Output the lines of the entries below beginning at the one with "What total distance" and ending with the last, exactly as written and without pictures.

Excerpts from a spatial dataset
....................
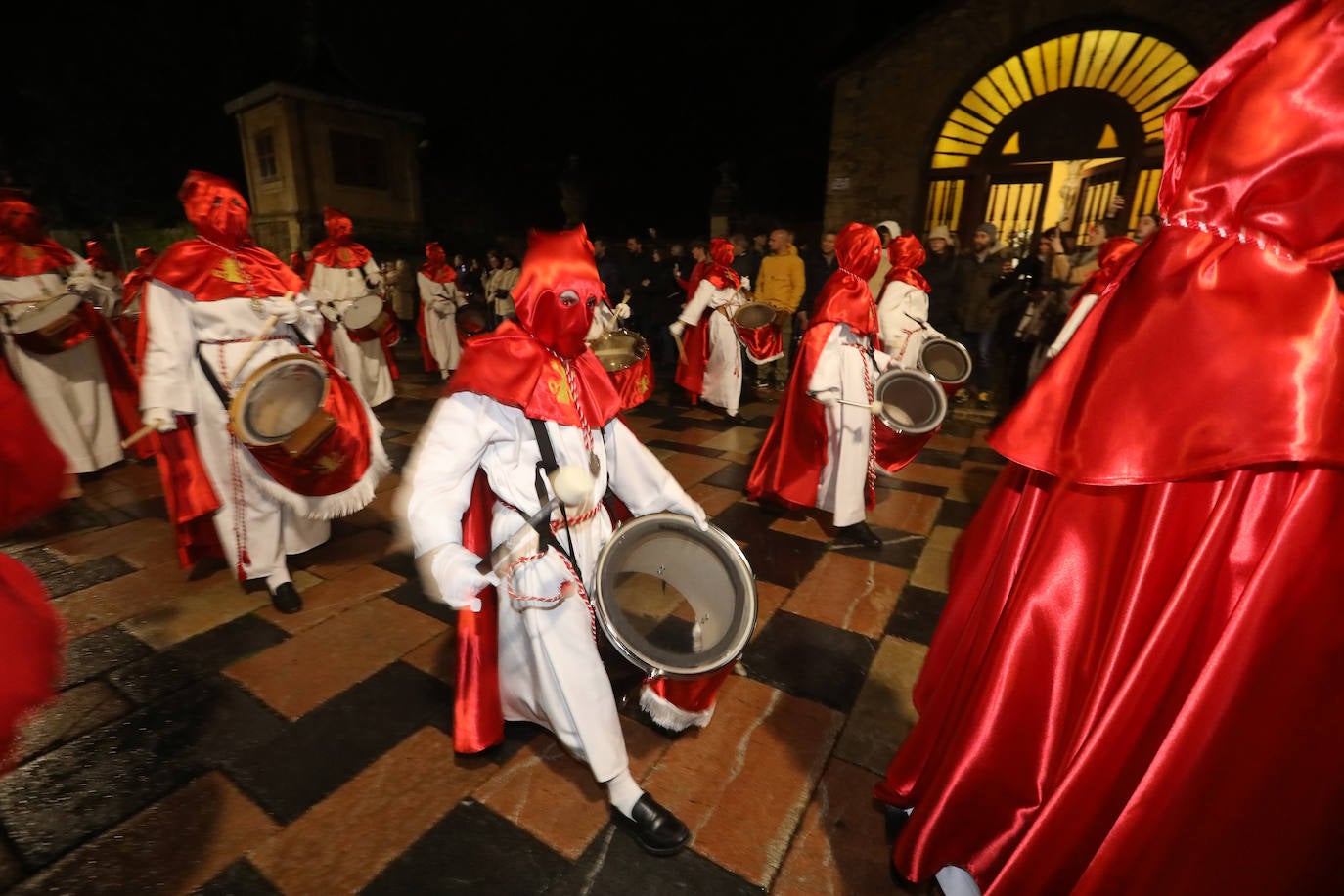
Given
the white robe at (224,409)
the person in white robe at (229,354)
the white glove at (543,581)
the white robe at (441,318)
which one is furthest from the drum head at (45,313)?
the white glove at (543,581)

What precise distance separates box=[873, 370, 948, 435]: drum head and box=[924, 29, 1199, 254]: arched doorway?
8.04 meters

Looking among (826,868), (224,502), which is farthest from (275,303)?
(826,868)

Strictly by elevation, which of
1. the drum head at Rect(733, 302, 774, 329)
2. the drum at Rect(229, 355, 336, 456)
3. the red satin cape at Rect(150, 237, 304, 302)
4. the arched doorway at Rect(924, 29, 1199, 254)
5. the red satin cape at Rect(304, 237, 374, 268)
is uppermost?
the arched doorway at Rect(924, 29, 1199, 254)

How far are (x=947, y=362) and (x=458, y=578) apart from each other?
388cm

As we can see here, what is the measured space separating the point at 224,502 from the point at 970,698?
3599mm

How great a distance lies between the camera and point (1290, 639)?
113cm

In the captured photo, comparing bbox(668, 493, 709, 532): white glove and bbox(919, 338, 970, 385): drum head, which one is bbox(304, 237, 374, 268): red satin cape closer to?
bbox(919, 338, 970, 385): drum head

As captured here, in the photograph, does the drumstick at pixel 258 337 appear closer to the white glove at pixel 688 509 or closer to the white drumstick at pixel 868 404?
the white glove at pixel 688 509

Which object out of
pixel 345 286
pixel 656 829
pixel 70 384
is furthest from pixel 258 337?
pixel 345 286

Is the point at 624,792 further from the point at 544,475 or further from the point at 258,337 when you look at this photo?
the point at 258,337

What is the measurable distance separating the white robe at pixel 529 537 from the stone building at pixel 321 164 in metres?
15.7

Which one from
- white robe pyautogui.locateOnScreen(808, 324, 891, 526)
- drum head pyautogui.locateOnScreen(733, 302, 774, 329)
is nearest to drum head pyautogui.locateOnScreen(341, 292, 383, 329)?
drum head pyautogui.locateOnScreen(733, 302, 774, 329)

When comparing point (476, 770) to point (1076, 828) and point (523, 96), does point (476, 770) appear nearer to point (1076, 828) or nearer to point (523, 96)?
point (1076, 828)

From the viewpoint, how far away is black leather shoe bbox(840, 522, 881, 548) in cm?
418
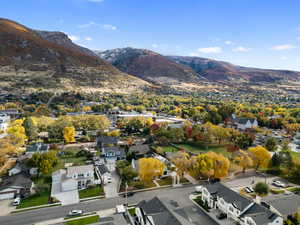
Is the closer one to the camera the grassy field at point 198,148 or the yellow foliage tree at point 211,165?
the yellow foliage tree at point 211,165

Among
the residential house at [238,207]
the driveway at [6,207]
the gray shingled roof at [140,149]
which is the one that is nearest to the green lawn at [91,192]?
the driveway at [6,207]

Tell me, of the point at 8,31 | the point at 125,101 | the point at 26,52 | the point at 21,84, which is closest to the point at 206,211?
the point at 125,101

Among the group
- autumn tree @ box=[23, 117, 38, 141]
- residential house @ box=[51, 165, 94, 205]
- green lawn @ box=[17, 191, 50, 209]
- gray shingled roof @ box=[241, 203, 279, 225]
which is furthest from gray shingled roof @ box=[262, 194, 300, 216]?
autumn tree @ box=[23, 117, 38, 141]

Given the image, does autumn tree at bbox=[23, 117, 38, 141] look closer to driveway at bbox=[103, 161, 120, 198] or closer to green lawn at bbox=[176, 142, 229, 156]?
driveway at bbox=[103, 161, 120, 198]

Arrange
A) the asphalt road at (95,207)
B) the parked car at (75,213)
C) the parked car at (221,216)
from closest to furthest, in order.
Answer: the asphalt road at (95,207)
the parked car at (221,216)
the parked car at (75,213)

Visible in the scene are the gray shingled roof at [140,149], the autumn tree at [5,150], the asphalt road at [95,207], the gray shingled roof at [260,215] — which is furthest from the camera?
the gray shingled roof at [140,149]

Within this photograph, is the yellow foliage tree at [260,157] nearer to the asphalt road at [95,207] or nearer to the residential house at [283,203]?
the residential house at [283,203]

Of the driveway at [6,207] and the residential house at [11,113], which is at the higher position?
the residential house at [11,113]
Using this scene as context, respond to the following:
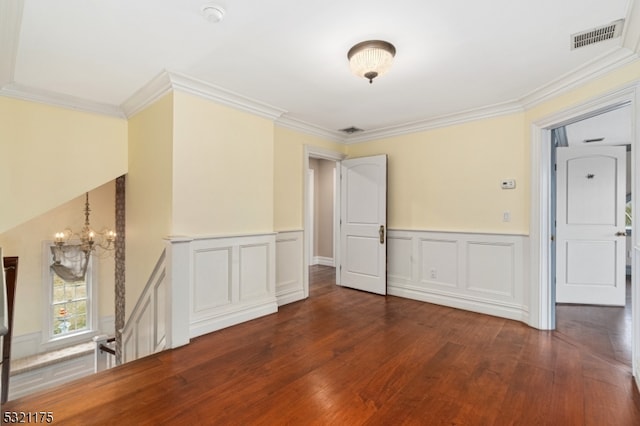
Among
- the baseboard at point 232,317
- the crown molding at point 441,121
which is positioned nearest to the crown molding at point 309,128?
the crown molding at point 441,121

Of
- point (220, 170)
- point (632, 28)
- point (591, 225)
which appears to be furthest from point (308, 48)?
point (591, 225)

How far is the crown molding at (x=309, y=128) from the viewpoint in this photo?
13.1 feet

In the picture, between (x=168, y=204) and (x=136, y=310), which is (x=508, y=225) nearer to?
(x=168, y=204)

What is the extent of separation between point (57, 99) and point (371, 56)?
3292 millimetres

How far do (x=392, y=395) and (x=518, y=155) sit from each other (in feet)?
9.61

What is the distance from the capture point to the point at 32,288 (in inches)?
197

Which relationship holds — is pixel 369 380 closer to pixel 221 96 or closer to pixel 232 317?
pixel 232 317

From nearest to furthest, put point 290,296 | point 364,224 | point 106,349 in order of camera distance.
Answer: point 290,296
point 364,224
point 106,349

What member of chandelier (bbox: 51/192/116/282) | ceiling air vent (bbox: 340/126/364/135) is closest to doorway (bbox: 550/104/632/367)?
ceiling air vent (bbox: 340/126/364/135)

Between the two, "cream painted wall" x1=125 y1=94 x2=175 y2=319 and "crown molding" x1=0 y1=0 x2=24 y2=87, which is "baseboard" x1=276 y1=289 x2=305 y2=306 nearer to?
"cream painted wall" x1=125 y1=94 x2=175 y2=319

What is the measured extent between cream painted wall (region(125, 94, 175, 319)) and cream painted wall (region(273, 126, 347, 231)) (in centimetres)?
137

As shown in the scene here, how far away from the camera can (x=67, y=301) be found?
543 cm

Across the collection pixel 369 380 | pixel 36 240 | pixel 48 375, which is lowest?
pixel 48 375

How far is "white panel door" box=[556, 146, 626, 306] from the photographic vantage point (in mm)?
3873
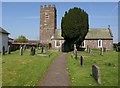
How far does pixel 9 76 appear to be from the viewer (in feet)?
50.5

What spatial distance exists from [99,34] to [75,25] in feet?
54.8

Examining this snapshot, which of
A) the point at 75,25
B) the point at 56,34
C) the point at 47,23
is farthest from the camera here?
the point at 47,23

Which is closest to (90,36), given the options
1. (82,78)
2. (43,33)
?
(43,33)

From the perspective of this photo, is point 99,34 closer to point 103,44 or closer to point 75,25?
point 103,44

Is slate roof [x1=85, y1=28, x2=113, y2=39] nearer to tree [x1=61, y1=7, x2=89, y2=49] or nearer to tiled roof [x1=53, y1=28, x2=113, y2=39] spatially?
tiled roof [x1=53, y1=28, x2=113, y2=39]

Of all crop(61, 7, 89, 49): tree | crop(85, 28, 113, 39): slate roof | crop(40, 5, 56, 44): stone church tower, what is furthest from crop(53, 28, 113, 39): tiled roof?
crop(61, 7, 89, 49): tree

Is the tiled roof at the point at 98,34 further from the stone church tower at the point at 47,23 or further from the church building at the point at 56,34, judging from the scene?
the stone church tower at the point at 47,23

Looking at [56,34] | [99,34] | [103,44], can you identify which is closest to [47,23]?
[56,34]

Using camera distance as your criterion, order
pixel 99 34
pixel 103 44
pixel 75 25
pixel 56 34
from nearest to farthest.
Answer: pixel 75 25, pixel 103 44, pixel 99 34, pixel 56 34

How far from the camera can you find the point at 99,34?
64.5 m

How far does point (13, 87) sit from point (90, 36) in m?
53.0

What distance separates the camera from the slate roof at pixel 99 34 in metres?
63.4

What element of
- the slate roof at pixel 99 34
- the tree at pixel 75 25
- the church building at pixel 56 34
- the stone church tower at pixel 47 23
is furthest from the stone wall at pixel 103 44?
the tree at pixel 75 25

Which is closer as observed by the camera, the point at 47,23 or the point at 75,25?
the point at 75,25
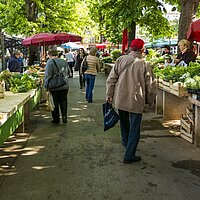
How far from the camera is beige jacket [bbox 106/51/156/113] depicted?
5035 mm

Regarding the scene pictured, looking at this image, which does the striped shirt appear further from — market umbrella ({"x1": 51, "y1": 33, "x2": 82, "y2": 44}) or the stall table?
the stall table

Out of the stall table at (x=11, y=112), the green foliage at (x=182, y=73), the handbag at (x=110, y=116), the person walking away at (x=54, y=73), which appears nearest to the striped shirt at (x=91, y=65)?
the person walking away at (x=54, y=73)

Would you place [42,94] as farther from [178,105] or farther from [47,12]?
[47,12]

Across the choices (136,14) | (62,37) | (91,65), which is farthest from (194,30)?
(62,37)

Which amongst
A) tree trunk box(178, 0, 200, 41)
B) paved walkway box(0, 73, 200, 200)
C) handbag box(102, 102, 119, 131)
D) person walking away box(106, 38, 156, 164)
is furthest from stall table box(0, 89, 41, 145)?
tree trunk box(178, 0, 200, 41)

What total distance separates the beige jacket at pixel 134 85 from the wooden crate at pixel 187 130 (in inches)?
65.9

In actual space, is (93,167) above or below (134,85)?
below

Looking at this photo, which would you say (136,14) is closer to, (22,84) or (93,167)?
(22,84)

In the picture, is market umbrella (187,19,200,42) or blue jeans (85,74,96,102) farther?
blue jeans (85,74,96,102)

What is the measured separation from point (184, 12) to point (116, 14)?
3.08 metres

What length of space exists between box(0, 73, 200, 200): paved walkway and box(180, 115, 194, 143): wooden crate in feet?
0.35

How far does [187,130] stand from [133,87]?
2.06 metres

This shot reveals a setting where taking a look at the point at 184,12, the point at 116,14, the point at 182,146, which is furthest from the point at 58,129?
the point at 116,14

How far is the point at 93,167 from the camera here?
511 cm
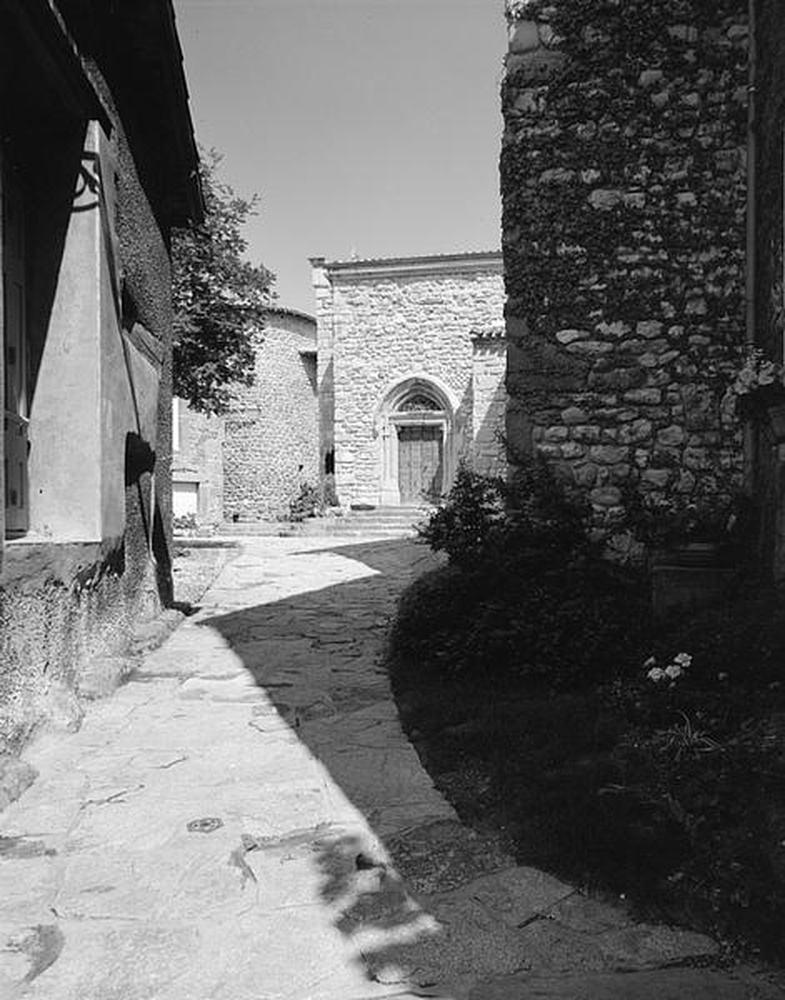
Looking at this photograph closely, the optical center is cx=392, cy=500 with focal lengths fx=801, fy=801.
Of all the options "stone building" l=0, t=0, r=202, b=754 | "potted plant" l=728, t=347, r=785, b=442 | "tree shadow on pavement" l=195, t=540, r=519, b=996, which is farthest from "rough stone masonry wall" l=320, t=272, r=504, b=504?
"stone building" l=0, t=0, r=202, b=754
....................
** Written answer **
What total distance separates the beige jacket at pixel 134 85 from the wooden crate at pixel 187 130 (in inches)?
65.9

In actual space, is (93,167) above or below (134,85)?
below

Looking at this photo, which would you say (136,14) is closer to, (22,84) or (93,167)?
(22,84)

In the picture, is market umbrella (187,19,200,42) or blue jeans (85,74,96,102) farther?
blue jeans (85,74,96,102)

What is the measured separation from point (184, 12) to point (116, 14)?
3.08 metres

What length of space exists between box(0, 73, 200, 200): paved walkway and box(180, 115, 194, 143): wooden crate in feet?
0.35

How far does [187,130] stand from [133,87]?
2.06 metres

This shot reveals a setting where taking a look at the point at 184,12, the point at 116,14, the point at 182,146, which is furthest from the point at 58,129?
the point at 116,14

How far is the point at 93,167 from the camera here?
511 cm
Looking at this photograph closely, the optical center is cx=392, cy=500 with focal lengths fx=801, fy=801.
Of all the options "stone building" l=0, t=0, r=202, b=754 | "potted plant" l=728, t=347, r=785, b=442 | "tree shadow on pavement" l=195, t=540, r=519, b=996, which is farthest from "rough stone masonry wall" l=320, t=272, r=504, b=504?
"stone building" l=0, t=0, r=202, b=754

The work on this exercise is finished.